One small, prospective, double-blind study showed that next-generation HRV evaluation at day 0 correlated with 52-week biologic treatment (TNFi) in patients with RA or psoriatic arthritis (PsA) [17]. Patients were segregated into quartiles of ANS function. Patients in ANS dysfunction (lowest parasympathetic activity quartile) had 52-week ACR20/50/70 outcomes of 40%/12%/0%, respectively. On the other hand, patients with favorable ANS profiles (highest parasympathetic activity quartile) had 52-week ACR20/50/70 outcomes of 100%/88%/65%, respectively. For the 52-week ACR70 outcome, the receiver operating characteristic (ROC) area under the curve (AUC) for the parasympathetic measure and a sympathetic measure called tension index were 0.926 and 0.918, respectively [18].

In our survey, we attempted to initially evaluate the perceptions of practicing rheumatologists regarding the role of stress in RA disease activity. After collecting this initial assessment, we provided information regarding immuno-autonomics. Subsequently, we evaluated the extent to which immuno-autonomics as measured using next-generation HRV resonates with physicians’ patient management needs.

The results reinforce the need for better treatment of RA patients. The majority of rheumatologists are eager to better understand non-response, believe that stress biology and ANS dysfunction interfere with disease activity, and embrace the theory that measurement of ANS via next-generation HRV may be able to evaluate autonomic dysfunction and the biology of stress.
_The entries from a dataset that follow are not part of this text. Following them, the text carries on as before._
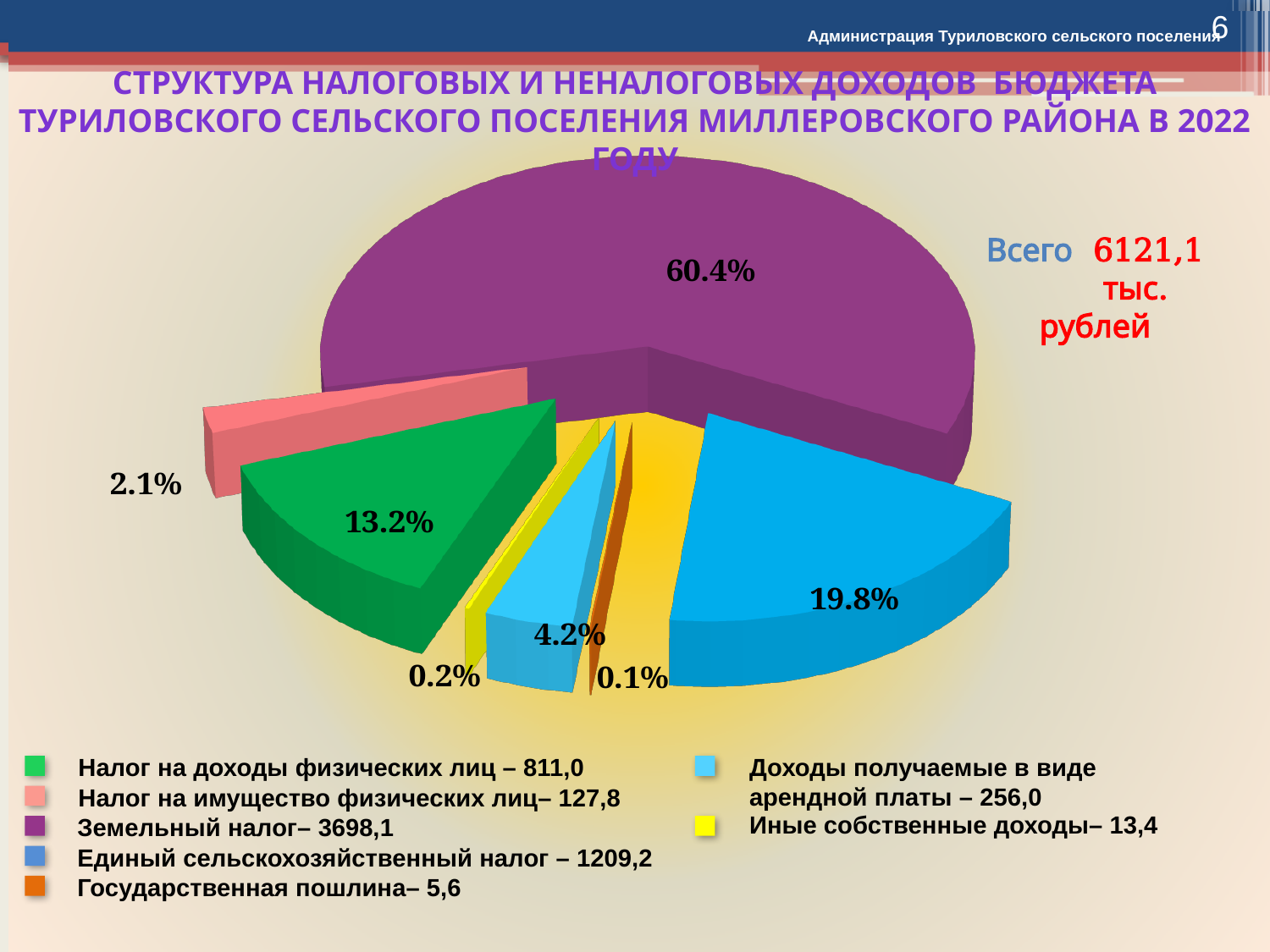
Which category has the smallest share of the pie? Государственная пошлина What percentage share is shown for Единый сельскохозяйственный налог? 19.8% What kind of chart is shown on the slide? Pie chart What percentage share is shown for Земельный налог? 60.4% What total amount (Всего) is shown next to the pie chart? 6121,1 тыс. рублей What is the difference in percentage points between the share for Земельный налог and the share for Единый сельскохозяйственный налог? 40.6 What value (in thousand rubles) is listed in the legend for Налог на имущество физических лиц? 127,8 What percentage share is shown for Доходы получаемые в виде арендной платы? 4.2% Which category has the largest share of the pie? Земельный налог How many slices does the pie chart have? 7 Which is larger: the share for Налог на доходы физических лиц or the share for Налог на имущество физических лиц? Налог на доходы физических лиц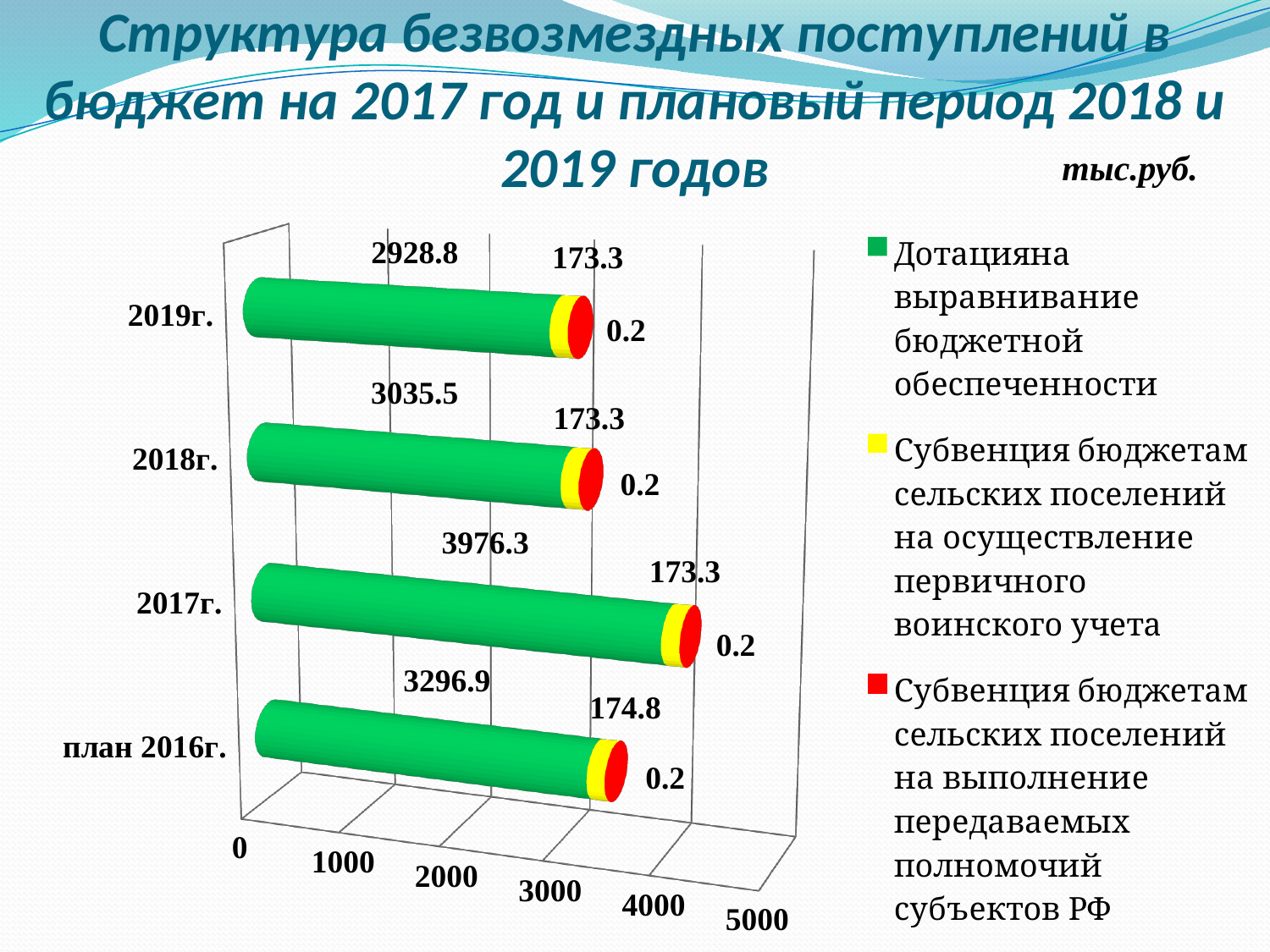
How many year categories are shown on the chart? 4 Which year has the lowest value of Дотация на выравнивание бюджетной обеспеченности? 2019г. What is the difference between the Дотация на выравнивание бюджетной обеспеченности values for 2017г. and 2018г.? 940.8 What is the value of Субвенция бюджетам сельских поселений на выполнение передаваемых полномочий субъектов РФ for 2018г.? 0.2 Which year has the highest value of Дотация на выравнивание бюджетной обеспеченности? 2017г. What is the total of the stacked bar for 2017г.? 4149.8 Which is larger, the Дотация на выравнивание бюджетной обеспеченности value for план 2016г. or for 2018г.? план 2016г. What is the value of Дотация на выравнивание бюджетной обеспеченности for 2019г.? 2928.8 What is the value of Субвенция бюджетам сельских поселений на осуществление первичного воинского учета for план 2016г.? 174.8 What kind of chart is shown on the slide? Stacked bar chart What is the value of Дотация на выравнивание бюджетной обеспеченности for 2017г.? 3976.3 How many series does the legend list? 3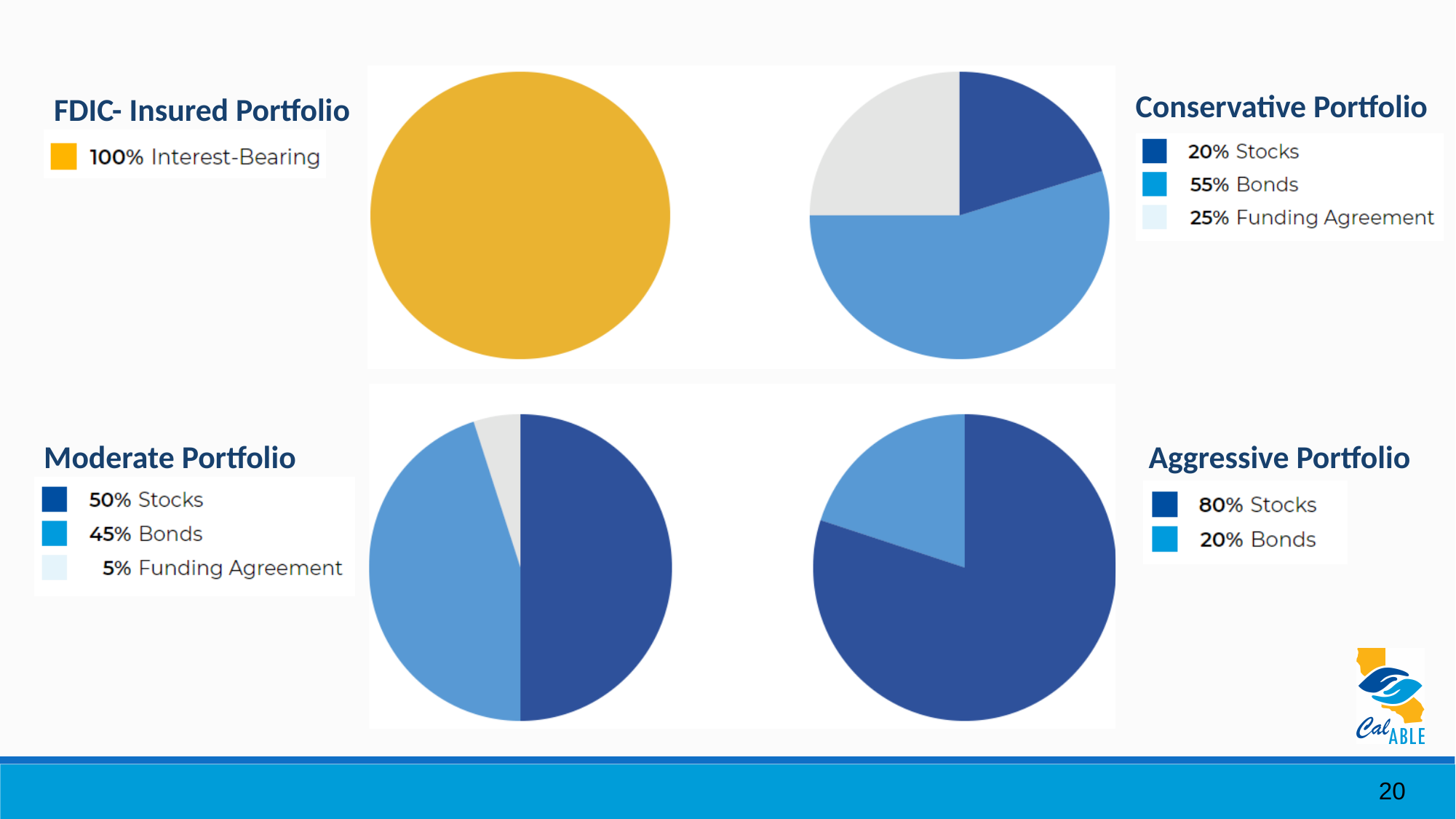
In the Moderate Portfolio chart, what share is Funding Agreement? 5% In the Conservative Portfolio chart, which is larger, Stocks or Funding Agreement? Funding Agreement What kind of chart is the Conservative Portfolio chart? Pie chart How many categories does the Moderate Portfolio chart show? 3 In the FDIC- Insured Portfolio chart, what share is Interest-Bearing? 100% How many pie charts are shown on the slide? 4 In the Conservative Portfolio chart, which category has the largest share? Bonds In the Conservative Portfolio chart, what share is Bonds? 55% In the Aggressive Portfolio chart, what share is Stocks? 80% In the Aggressive Portfolio chart, what is the difference between the Stocks and Bonds shares? 60% In the Moderate Portfolio chart, which category has the smallest share? Funding Agreement How many categories does the Aggressive Portfolio chart show? 2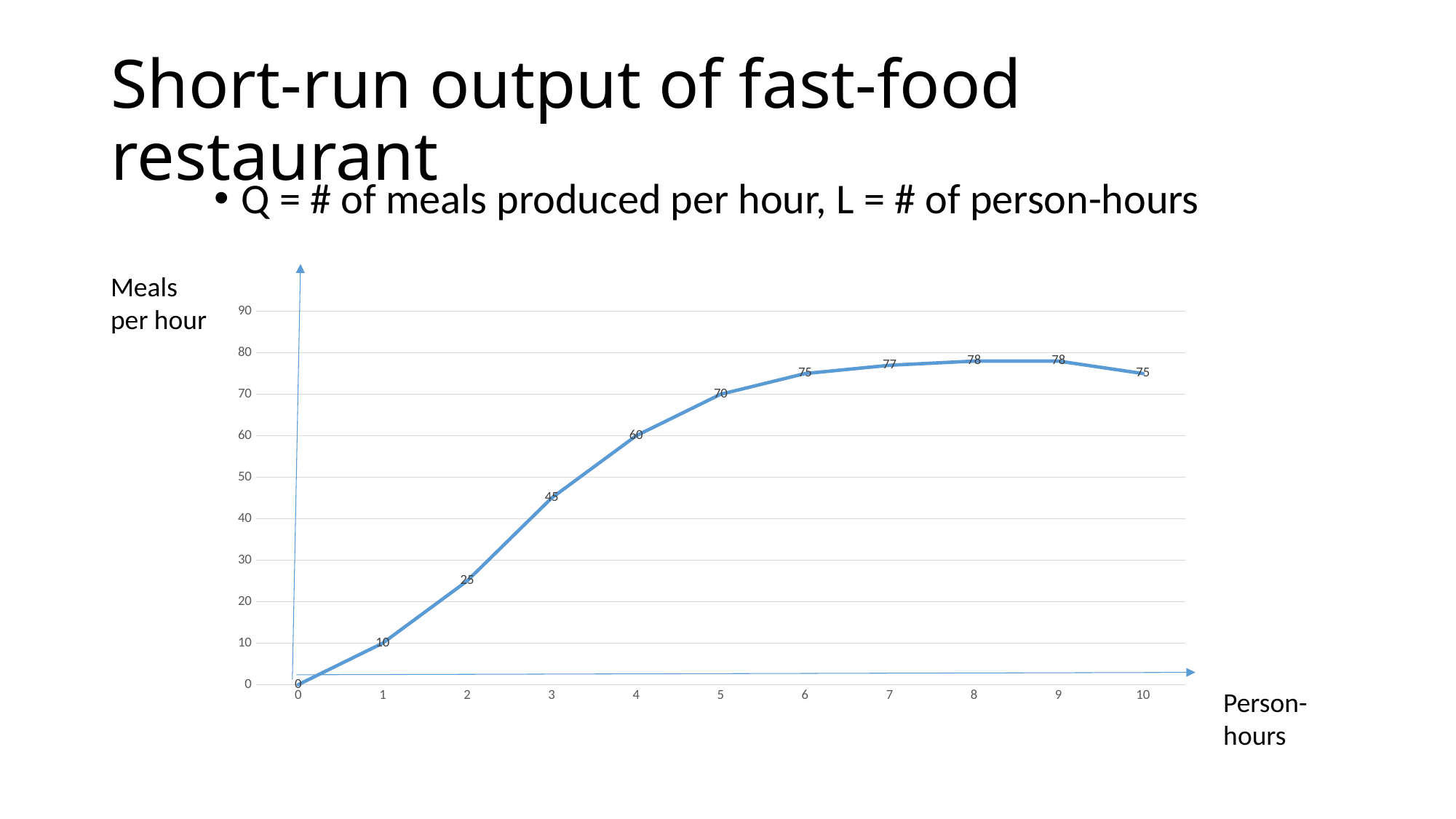
What is the highest value plotted on the line? 78 What is the value plotted at 5 person-hours? 70 How many data points are plotted on the line? 11 What type of chart is shown on the slide? line chart What label is shown on the vertical axis of the chart? Meals per hour What is the difference between the values at 4 and 2 person-hours? 35 What is the value plotted at 10 person-hours? 75 Which is larger, the value at 6 person-hours or the value at 10 person-hours? 6 person-hours What is the value plotted at 1 person-hour? 10 At which person-hours value is the lowest output plotted? 0 Does the line rise or fall between 0 and 8 person-hours? rise How many meals per hour are produced at 3 person-hours? 45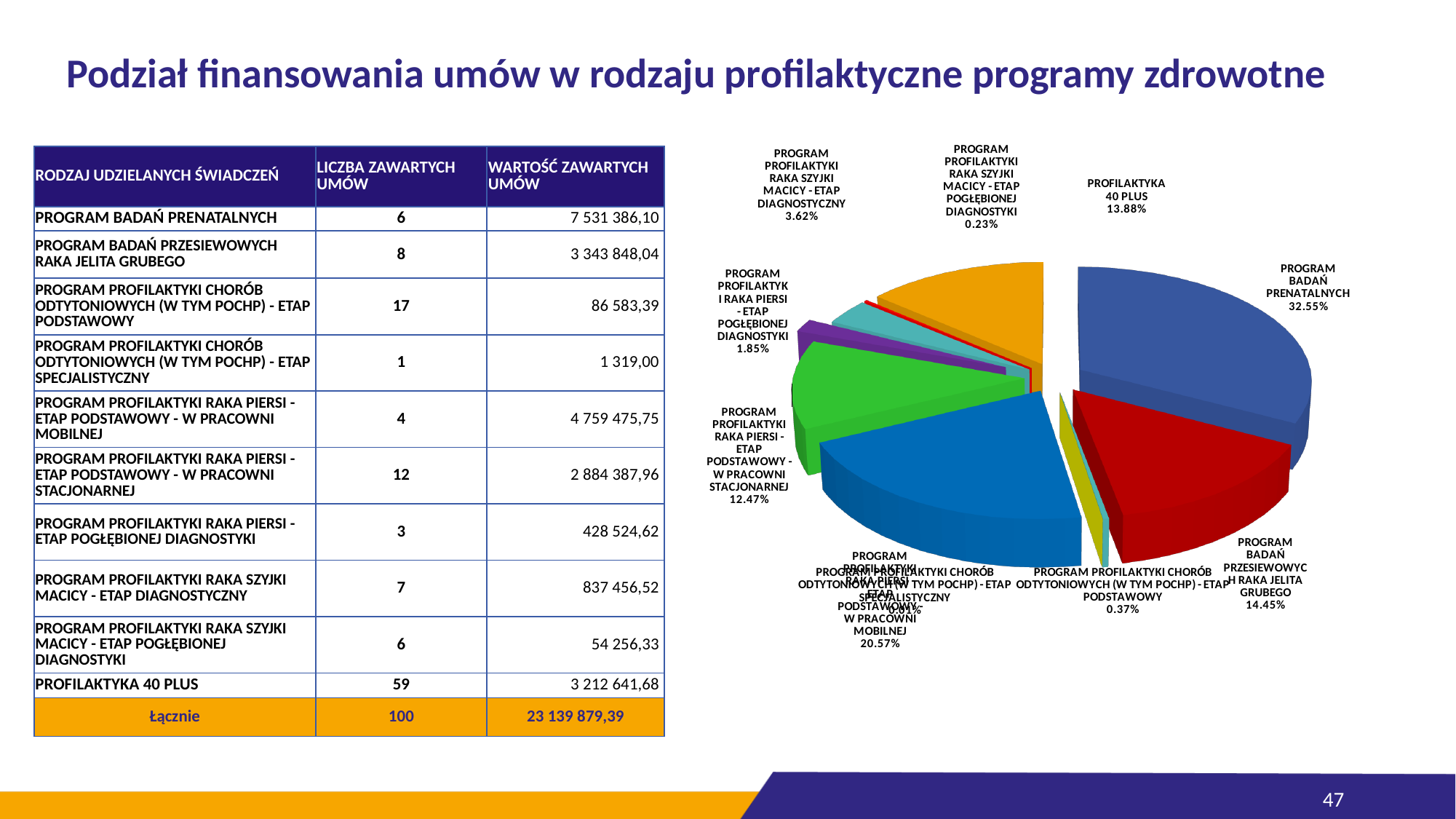
What percentage is shown for PROGRAM BADAŃ PRZESIEWOWYCH RAKA JELITA GRUBEGO in the pie chart? 14.45% What is the difference in percentage points between the RAKA PIERSI ETAP PODSTAWOWY slices for W PRACOWNI MOBILNEJ and W PRACOWNI STACJONARNEJ? 8.10% Which slice is larger: PROFILAKTYKA 40 PLUS or PROGRAM BADAŃ PRZESIEWOWYCH RAKA JELITA GRUBEGO? PROGRAM BADAŃ PRZESIEWOWYCH RAKA JELITA GRUBEGO What percentage is shown for PROGRAM PROFILAKTYKI RAKA PIERSI - ETAP POGŁĘBIONEJ DIAGNOSTYKI? 1.85% What percentage is shown for PROGRAM PROFILAKTYKI RAKA SZYJKI MACICY - ETAP DIAGNOSTYCZNY? 3.62% Which category has the largest slice of the pie chart? PROGRAM BADAŃ PRENATALNYCH How many slices does the pie chart have? 10 What percentage is shown for PROGRAM PROFILAKTYKI RAKA PIERSI - ETAP PODSTAWOWY - W PRACOWNI STACJONARNEJ? 12.47% What percentage is shown for PROFILAKTYKA 40 PLUS in the pie chart? 13.88% What share of the pie does PROGRAM BADAŃ PRENATALNYCH have? 32.55% What is the difference in percentage points between PROGRAM BADAŃ PRENATALNYCH and PROGRAM BADAŃ PRZESIEWOWYCH RAKA JELITA GRUBEGO? 18.10% What kind of chart is shown on the slide? pie chart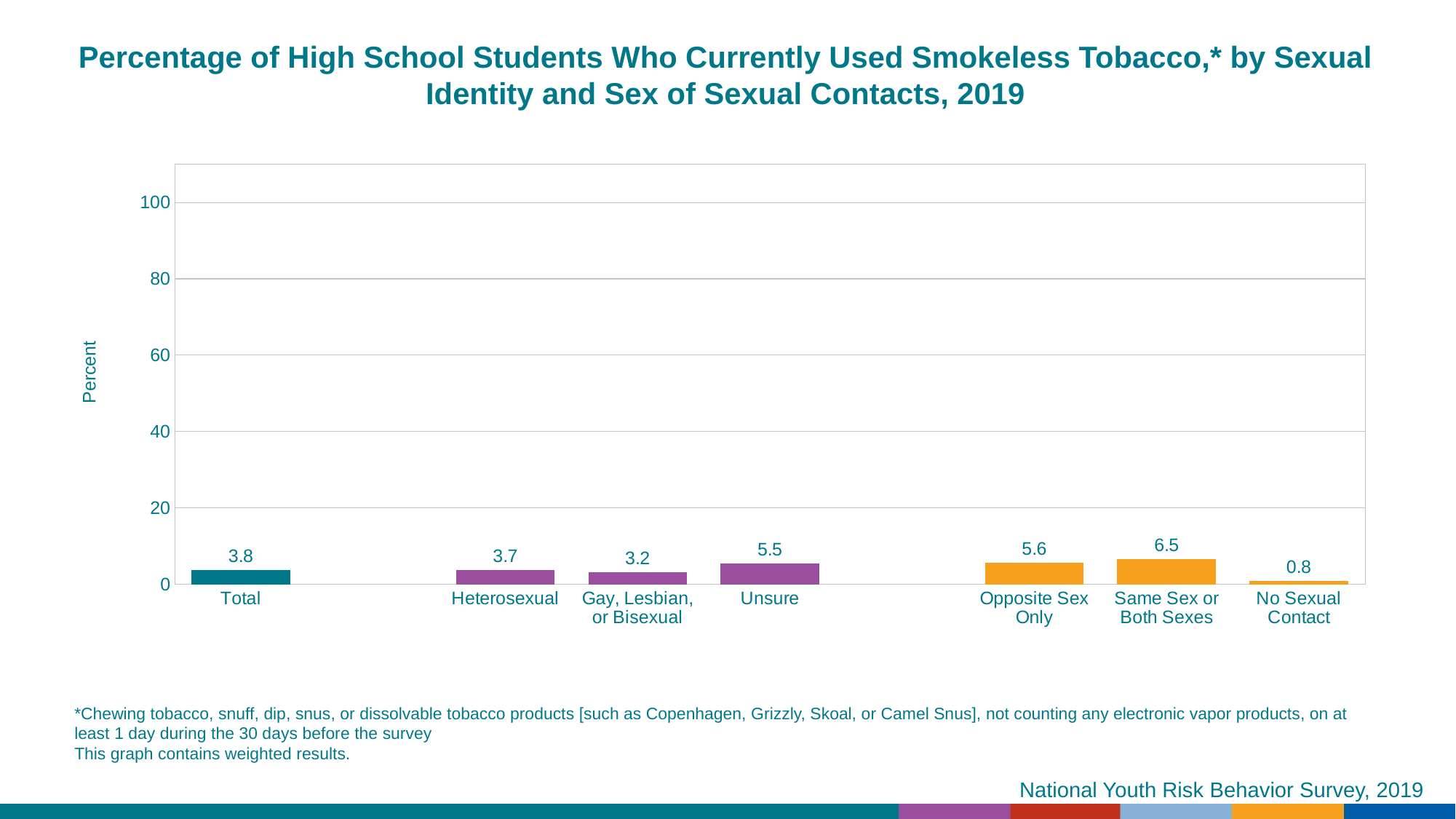
What is the value for Total? 3.8 What is the difference between the values for Unsure and Gay, Lesbian, or Bisexual? 2.3 What is the value for Heterosexual students? 3.7 What is the difference between the values for Same Sex or Both Sexes and Opposite Sex Only? 0.9 Which category has the lowest value? No Sexual Contact Which category has the highest value? Same Sex or Both Sexes What is the value for students with No Sexual Contact? 0.8 Is the value for Same Sex or Both Sexes greater or less than 20? less What is the value for Gay, Lesbian, or Bisexual students? 3.2 How many categories are shown on the chart? 7 Which is larger, the value for Unsure or the value for Heterosexual? Unsure What kind of chart is this? bar chart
Rheumatologists are open to the idea that quantitative measurement of ANS function using next-generation HRV can be a helpful tool to RA practice. The majority agree that ANS state influences RA disease control and that quantitative measures of ANS state are helpful to RA practice. Rheumatologists also agree that patients with poor ANS function may be at risk for not responding adequately to conventional, biologic, or targeted synthetic DMARDs. Almost all would use an in-office test to quantitatively measure ANS using next-generation HRV.

Regarding strengths of this study, the survey was designed, structured, and administered according to best practice survey design principles [19]. In addition, respondents were representative of US practicing rheumatologists on demographic traits such as gender and practice setting. Furthermore, we investigated the association between specific characteristics (e.g., continuing education, self-identification as early adopter, participating in meetings, etc.) and survey responses, including the eagerness to embrace new theories for disease management.

Among the weaknesses of this study, the survey presented a favorable view of immuno-autonomics and the use of next-generation HRV to measure ANS state. The brief literature review presented to respondents did not include possible criticisms against immuno-autonomics. Including such information could have impacted the results. In addition, it is possible that a survey such as this presenting a product that is not associated with any possible adverse events—in our case, a theory that can assist in disease evaluation or control—may be perceived more favorably by respondents.

In summary, immuno-autonomics is a field with which most rheumatologists are not familiar. However, evidence supporting the role of stress biology and ANS function in the treatment of RA deserves consideration. If we accept that stress and ANS dysfunction play a role in RA non-response, then evaluation and management of stress as measured via next-generation HRV could benefit the patient and perhaps facilitate disease control. Of course, more studies are needed to substantiate the theory proposed by immuno-autonomics and the role of next-generation HRV as a tool to evaluate ANS function and perhaps guide disease management. This study shows that rheumatologists are open to embracing ANS function as measured via next-generation HRV as a possible tool in the management and treatment of RA.